Venir en aide

Hermione Granger, treize ans, bientôt quatorze, avait mis près de deux ans pour mettre son plan au point. Deux années où elle avait été convaincue de l'absurdité du monde sorcier qu'elle avait intégré à ses onze ans. Ou plutôt, du côté britannique du monde sorcier. Le fait que Dumbledore dirige leurs pensées les plus intimes depuis qu'il a soi-disant vaincu Grindelwald ne devait pas y être étranger …

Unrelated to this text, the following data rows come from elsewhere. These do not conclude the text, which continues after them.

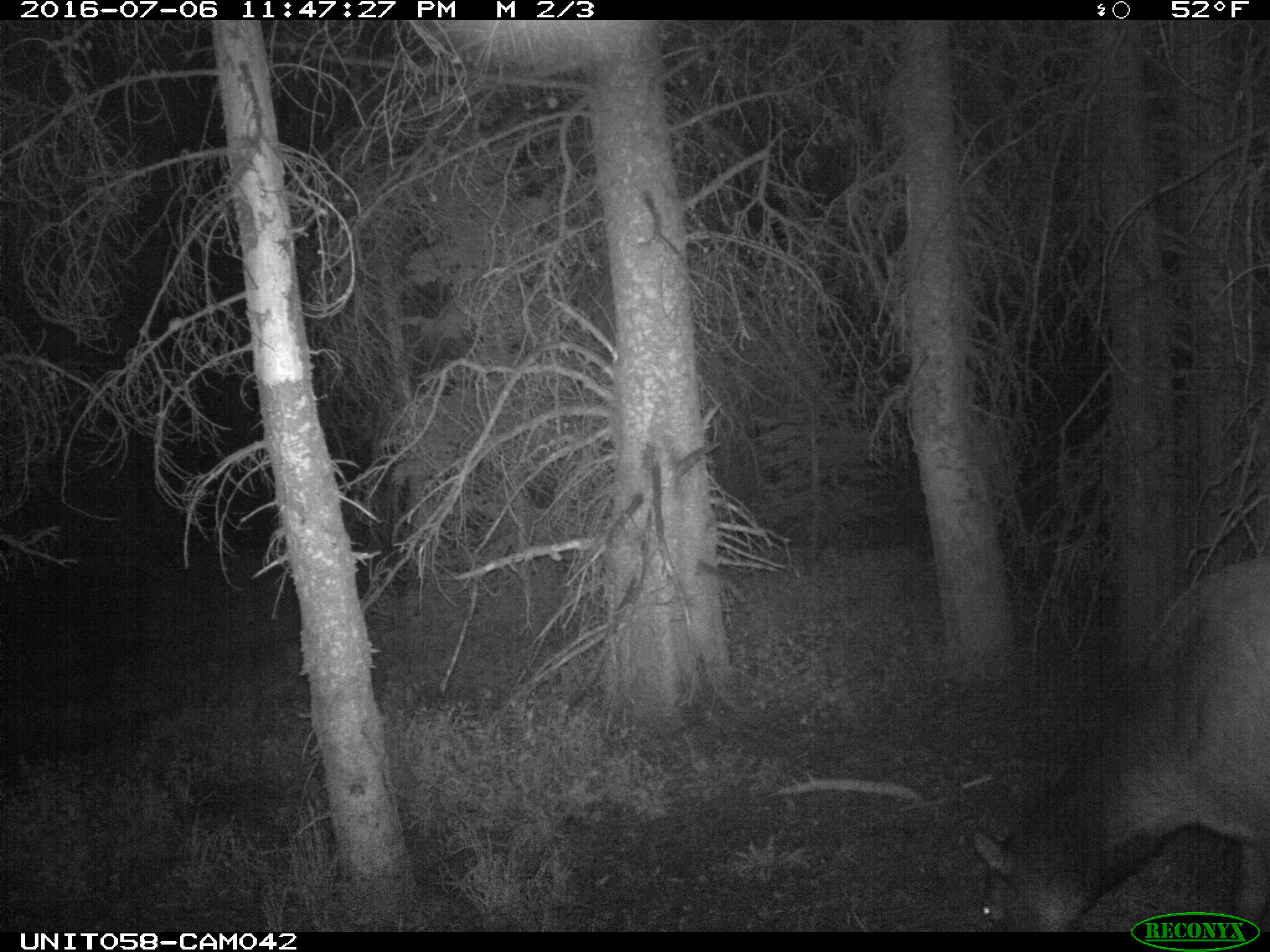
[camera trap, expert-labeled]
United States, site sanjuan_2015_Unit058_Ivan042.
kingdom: Animalia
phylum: Chordata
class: Mammalia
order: Artiodactyla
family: Cervidae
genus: Cervus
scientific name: Cervus elaphus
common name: red deer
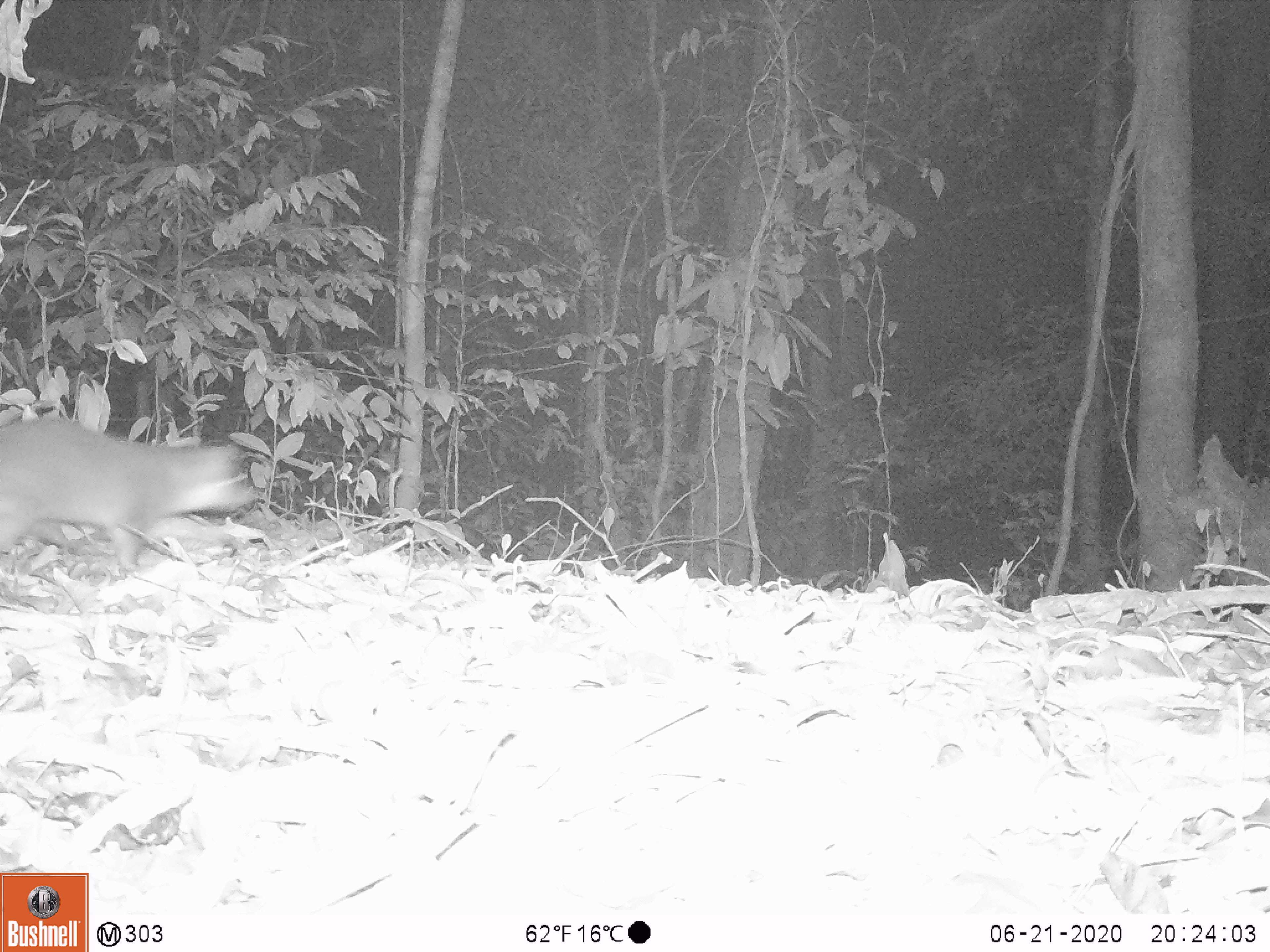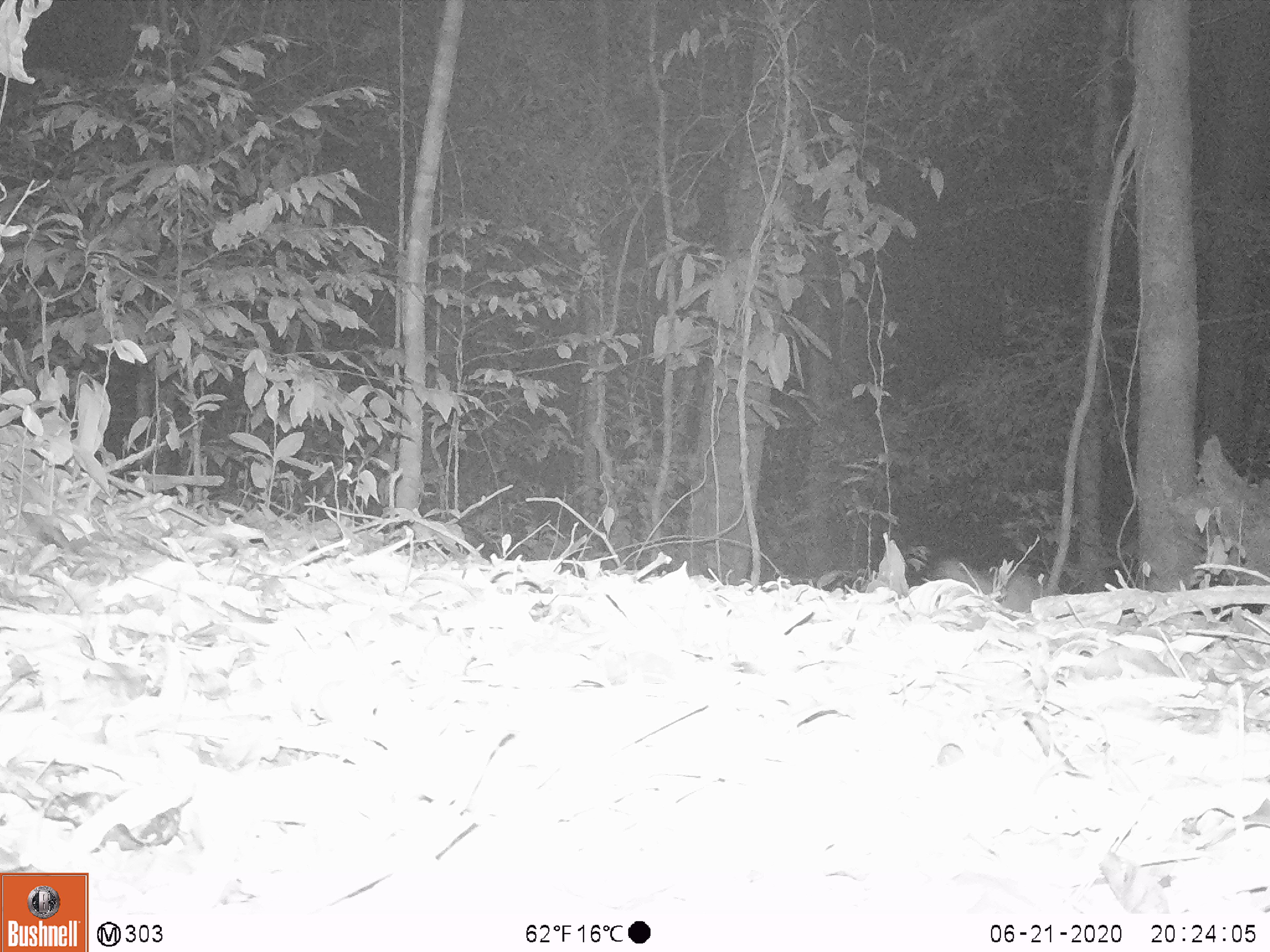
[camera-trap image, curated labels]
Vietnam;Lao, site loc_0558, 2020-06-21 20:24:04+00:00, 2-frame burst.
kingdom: Animalia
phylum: Chordata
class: Mammalia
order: Carnivora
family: Mustelidae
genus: Melogale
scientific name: Melogale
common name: ferret badger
Ferret badger (Melogale). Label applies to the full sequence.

Les événements concernant la pierre philosophale l'avaient convaincu de se dépêcher. En effet, quand elle avait raconté son année à ses parents, son père, Malcom, qui avait son doctorat en psychologie, était persuadé que si d'autres aventures du même genre arrivaient à Harry les prochaines années, il ne serait pas surprenant qu'il devienne névrosé à l'âge adulte, au minimum, voire avant. Une collègue en médecine pédiatrique leur avait confirmé d'après une photo du jeune homme et de ses parents que sauf maladie de longue durée, elle ne serait pas étonnée que le jeune Harry Potter n'ait pas bénéficié des soins minimaux au sein de son foyer.

Quand Hermione retourna à Poudlard pour sa deuxième année, elle fut donc chargée d'une mission difficile mais d'une importance capitale : faire parler Harry sur ce qu'il vivait chez sa tante et son oncle. Ce ne fut pas facile – surtout avec Ron qui collait le brun comme un pot de colle – mais un soir, alors que quelques jours plus tôt, toute l'école avait découvert qu'il était fourchelang, il avait craqué. La brune n'était pas fière mais elle avait enregistré les confidences de son ami sans qu'il ne le sache et avait envoyé le magnétophone et une copie de la cassette à ses parents dès le lendemain matin.

Les aveux de l'adolescent avaient été déchirants mais c'était tout ce qu'il fallait pour que le couple Granger enclenchent les procédures. Ils avaient pris soin de déposer leur signalement dans un poste de police plus important que celui qui gérait la ville de Little Whinging et de rappeler que d'autres signalements, du propre aveu de la victime, avaient été faits mais classés sans suite alors que l'enfant semblait toujours mort de faim et habillé avec des vêtements bien trop grands pour lui alors que son cousin, vivant sous le même toit pourtant, portait des vêtements à la dernière mode.

L'enquête avait duré des mois et visiblement, les voix des instituteurs de l'école du village s'étaient libérées. Celles et ceux qui avaient été renvoyés pour s'être mêlés de la vie des Dursley n'avaient pas hésité à révéler ce qu'ils avaient vu et leurs soupçons, impliquant également le chef de la police locale qui était un grand ami de Vernon Dursley.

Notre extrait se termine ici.